» **PROBLEM TO WORK ON**
Reproduce the records below verbatim, character for character, with every line in its original order.

» **DATASET RECORDS**

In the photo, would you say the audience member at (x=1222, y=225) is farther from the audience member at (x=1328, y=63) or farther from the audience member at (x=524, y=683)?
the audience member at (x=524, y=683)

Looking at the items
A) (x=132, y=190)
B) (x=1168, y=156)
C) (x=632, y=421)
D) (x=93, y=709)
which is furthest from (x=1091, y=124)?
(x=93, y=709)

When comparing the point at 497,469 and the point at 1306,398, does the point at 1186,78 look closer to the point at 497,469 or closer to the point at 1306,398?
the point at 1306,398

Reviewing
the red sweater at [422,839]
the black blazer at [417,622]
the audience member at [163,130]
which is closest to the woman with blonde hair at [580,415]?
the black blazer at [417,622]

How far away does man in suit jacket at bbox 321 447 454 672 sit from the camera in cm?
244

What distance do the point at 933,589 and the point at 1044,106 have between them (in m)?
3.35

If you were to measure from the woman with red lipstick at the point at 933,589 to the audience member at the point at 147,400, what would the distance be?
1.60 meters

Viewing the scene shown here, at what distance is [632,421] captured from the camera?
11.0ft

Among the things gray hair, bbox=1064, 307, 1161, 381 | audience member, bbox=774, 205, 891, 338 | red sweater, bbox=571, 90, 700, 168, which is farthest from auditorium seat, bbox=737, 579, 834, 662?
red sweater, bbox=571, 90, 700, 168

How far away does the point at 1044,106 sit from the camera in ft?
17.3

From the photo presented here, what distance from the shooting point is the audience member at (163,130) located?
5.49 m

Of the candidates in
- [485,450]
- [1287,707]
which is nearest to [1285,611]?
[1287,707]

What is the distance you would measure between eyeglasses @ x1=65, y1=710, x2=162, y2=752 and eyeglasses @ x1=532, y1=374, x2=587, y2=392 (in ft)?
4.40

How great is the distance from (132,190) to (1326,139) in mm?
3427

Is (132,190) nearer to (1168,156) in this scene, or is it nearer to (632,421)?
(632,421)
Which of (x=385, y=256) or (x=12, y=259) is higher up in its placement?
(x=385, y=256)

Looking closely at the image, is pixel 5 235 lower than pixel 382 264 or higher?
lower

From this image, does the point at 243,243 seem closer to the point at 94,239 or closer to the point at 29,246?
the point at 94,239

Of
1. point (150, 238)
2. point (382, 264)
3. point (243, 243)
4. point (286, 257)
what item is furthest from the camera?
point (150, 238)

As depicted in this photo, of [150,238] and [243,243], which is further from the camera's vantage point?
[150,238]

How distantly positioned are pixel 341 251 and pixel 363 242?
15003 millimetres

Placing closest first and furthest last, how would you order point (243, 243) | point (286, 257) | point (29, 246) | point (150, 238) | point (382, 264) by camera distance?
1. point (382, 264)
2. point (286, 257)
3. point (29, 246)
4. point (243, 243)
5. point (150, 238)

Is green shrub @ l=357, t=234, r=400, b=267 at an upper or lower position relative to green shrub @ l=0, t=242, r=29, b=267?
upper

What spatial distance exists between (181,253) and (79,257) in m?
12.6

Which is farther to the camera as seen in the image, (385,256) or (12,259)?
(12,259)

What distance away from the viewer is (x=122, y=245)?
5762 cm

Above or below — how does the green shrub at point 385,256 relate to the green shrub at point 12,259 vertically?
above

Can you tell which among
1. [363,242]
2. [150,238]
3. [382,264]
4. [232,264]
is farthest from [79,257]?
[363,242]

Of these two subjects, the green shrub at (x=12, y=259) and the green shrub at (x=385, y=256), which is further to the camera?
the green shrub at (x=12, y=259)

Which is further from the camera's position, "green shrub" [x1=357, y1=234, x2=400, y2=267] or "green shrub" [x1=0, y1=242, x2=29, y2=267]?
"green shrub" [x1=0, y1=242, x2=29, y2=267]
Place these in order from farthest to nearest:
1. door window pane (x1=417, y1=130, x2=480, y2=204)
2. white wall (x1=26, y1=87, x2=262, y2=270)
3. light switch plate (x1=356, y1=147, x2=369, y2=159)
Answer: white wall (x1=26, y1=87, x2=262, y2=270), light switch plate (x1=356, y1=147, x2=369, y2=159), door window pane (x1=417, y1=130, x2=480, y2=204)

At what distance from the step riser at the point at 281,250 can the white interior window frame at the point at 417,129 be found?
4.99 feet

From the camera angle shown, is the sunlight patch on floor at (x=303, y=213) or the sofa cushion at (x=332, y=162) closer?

» **RESPONSE TO THIS EXERCISE**
In the photo, would you say the audience member at (x=1222, y=225) is farther from the audience member at (x=1328, y=63) or farther from the audience member at (x=524, y=683)?
the audience member at (x=524, y=683)

Looking at the items
A) (x=132, y=190)
B) (x=1168, y=156)
C) (x=632, y=421)
D) (x=93, y=709)
which is furthest from (x=1091, y=124)?
(x=93, y=709)

When comparing the point at 497,469 and the point at 1306,398, does the point at 1186,78 look closer to the point at 497,469 or closer to the point at 1306,398?
the point at 1306,398

Reviewing
the red sweater at [422,839]
the black blazer at [417,622]
the audience member at [163,130]
which is closest to the woman with blonde hair at [580,415]?
the black blazer at [417,622]

How far away does man in suit jacket at bbox 321 447 454 672 sit from the camera in cm?
244

What distance do the point at 933,589 and the point at 1044,106 have between them (in m)?
3.35

If you were to measure from the woman with red lipstick at the point at 933,589 to the audience member at the point at 147,400, what would the distance be?
1.60 meters

Viewing the scene shown here, at what distance is [632,421] captured from the camera?
11.0ft

Among the things gray hair, bbox=1064, 307, 1161, 381 | audience member, bbox=774, 205, 891, 338 | red sweater, bbox=571, 90, 700, 168, which is farthest from auditorium seat, bbox=737, 579, 834, 662?
red sweater, bbox=571, 90, 700, 168

How far away does the point at 1044,106 sit from the camera in ft?
17.3

From the photo presented here, what distance from the shooting point is the audience member at (163,130) located?
5.49 m

Of the candidates in
- [485,450]
- [1287,707]
which is nearest to [1285,611]?
[1287,707]

What is the distance you would measure between eyeglasses @ x1=65, y1=710, x2=162, y2=752 and eyeglasses @ x1=532, y1=374, x2=587, y2=392 (in ft)?
4.40

How great is the distance from (132,190) to (1326,139) in mm?
3427

Is (132,190) nearer to (1168,156) in this scene, or is it nearer to (632,421)?
(632,421)
Which of (x=385, y=256) or (x=12, y=259) is higher up in its placement?
(x=385, y=256)

Looking closely at the image, is pixel 5 235 lower than pixel 382 264 or higher?
lower

From this image, does the point at 243,243 seem closer to the point at 94,239 or closer to the point at 29,246?
the point at 94,239

Of
1. point (150, 238)
2. point (382, 264)
3. point (243, 243)
4. point (286, 257)
what item is furthest from the camera?
point (150, 238)

As depicted in this photo, of [150,238] and [243,243], which is further from the camera's vantage point?
[150,238]

How distantly positioned are pixel 341 251 and pixel 363 242?
15003 millimetres

Placing closest first and furthest last, how would you order point (243, 243) | point (286, 257) | point (29, 246) | point (150, 238) | point (382, 264) by camera distance?
1. point (382, 264)
2. point (286, 257)
3. point (29, 246)
4. point (243, 243)
5. point (150, 238)

Is green shrub @ l=357, t=234, r=400, b=267 at an upper or lower position relative to green shrub @ l=0, t=242, r=29, b=267?
upper

What spatial distance exists between (181,253) and (79,257) in m?
12.6

Which is farther to the camera as seen in the image, (385,256) or (12,259)?
(12,259)

What distance away from the viewer is (x=122, y=245)?
5762 cm

Above or below — how does the green shrub at point 385,256 relate to the green shrub at point 12,259 vertically?
above

Can you tell which among
1. [363,242]
2. [150,238]
3. [382,264]
4. [232,264]
is farthest from [79,257]?
[363,242]

Of these two subjects, the green shrub at (x=12, y=259) and the green shrub at (x=385, y=256), which is further to the camera?
the green shrub at (x=12, y=259)

Which is further from the camera's position, "green shrub" [x1=357, y1=234, x2=400, y2=267] or "green shrub" [x1=0, y1=242, x2=29, y2=267]?
"green shrub" [x1=0, y1=242, x2=29, y2=267]
Place these in order from farthest to nearest:
1. door window pane (x1=417, y1=130, x2=480, y2=204)
2. white wall (x1=26, y1=87, x2=262, y2=270)
3. light switch plate (x1=356, y1=147, x2=369, y2=159)
Answer: white wall (x1=26, y1=87, x2=262, y2=270), light switch plate (x1=356, y1=147, x2=369, y2=159), door window pane (x1=417, y1=130, x2=480, y2=204)

At what distance from the step riser at the point at 281,250 can the white interior window frame at the point at 417,129 be found?
4.99 feet

From the camera angle shown, is the sunlight patch on floor at (x=303, y=213) or the sofa cushion at (x=332, y=162) closer?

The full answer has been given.